When I moved to Radio Two, I took the Hamilton’s Hot Shot concept with me. Radio One decided not to play songs from a new group called Culture Club. They thought that Boy George was a bit too out there, but I championed them and now Boy George is not only a household name but a DJ himself.”
David seems to have been around during many transitional moments in broadcasting history. For instance, on 28 July 1968, he scripted and presented the final programme for ABC TV, ending his time there as announcer. Only two days later he became the first face on the new Thames TV from London. He hosted many shows for Thames, including Fashion from Woburn, Magic Circle Christmas Box, Million Dollar Legs and The Magic Circle Show. He also made appearances in Mike and Bernie’s Show, The Dickie Henderson Show, and The Benny Hill Show.
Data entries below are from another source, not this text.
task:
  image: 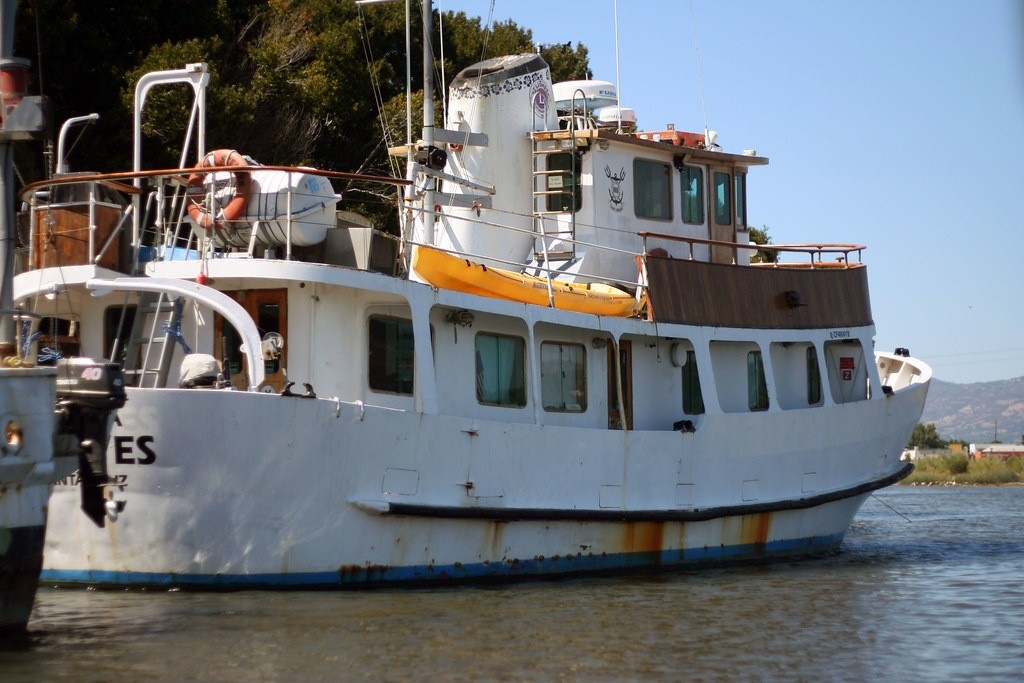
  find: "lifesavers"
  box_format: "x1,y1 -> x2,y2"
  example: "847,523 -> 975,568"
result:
183,147 -> 254,229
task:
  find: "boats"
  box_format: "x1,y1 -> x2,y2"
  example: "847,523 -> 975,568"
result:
0,0 -> 932,591
411,241 -> 634,317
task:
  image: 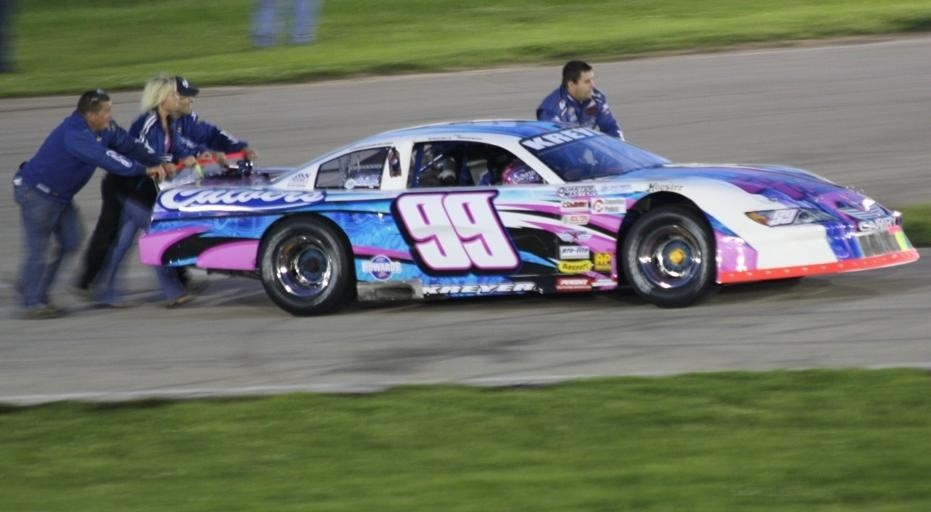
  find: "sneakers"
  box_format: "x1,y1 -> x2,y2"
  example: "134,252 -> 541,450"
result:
19,301 -> 64,320
67,276 -> 208,314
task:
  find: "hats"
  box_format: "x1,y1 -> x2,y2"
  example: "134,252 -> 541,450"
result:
176,77 -> 198,97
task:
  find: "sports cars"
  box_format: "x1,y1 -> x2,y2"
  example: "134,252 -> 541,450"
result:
131,115 -> 920,319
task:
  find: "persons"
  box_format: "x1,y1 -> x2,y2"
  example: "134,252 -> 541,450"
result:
534,57 -> 627,145
87,74 -> 213,311
11,87 -> 178,323
64,74 -> 260,302
249,1 -> 321,51
498,149 -> 573,184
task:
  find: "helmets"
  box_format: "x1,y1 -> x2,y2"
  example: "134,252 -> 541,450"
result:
498,159 -> 536,184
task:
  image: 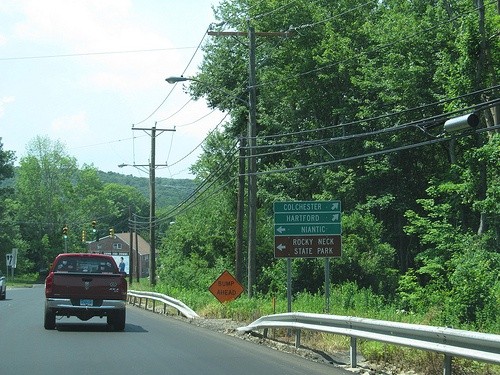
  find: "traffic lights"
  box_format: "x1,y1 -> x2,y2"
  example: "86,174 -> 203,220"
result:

In September 1967, David was there to wrap things up for Housewives Choice. Two months later, he made his first broadcast on the new Radio One as host of Family Choice. He went on to present Music through Midnight, Roundabout, Pop Inn, Radio One Club and The David Hamilton Show (broadcast on both Radio One and Two).
In 1971, David was asked to play Buttons in Cinderella at the Alhambra Theatre, Bradford. It was his first pantomime. “My pal Ken Dodd came to see me at rehearsals. I was struggling with my voice, my throat was sore, so he recommended a cough sweet called The Actors Friend, which really helped. He told me to have my microphone closer to my mouth so that even if my voice was faint, the sound could be turned up and I would be heard clearly. He also suggested that I work on my pathos – I should get the kids on my side because as Buttons, I was the good guy. I followed what he told me and soon after a little boy called out during a matinee, ‘marry Buttons.’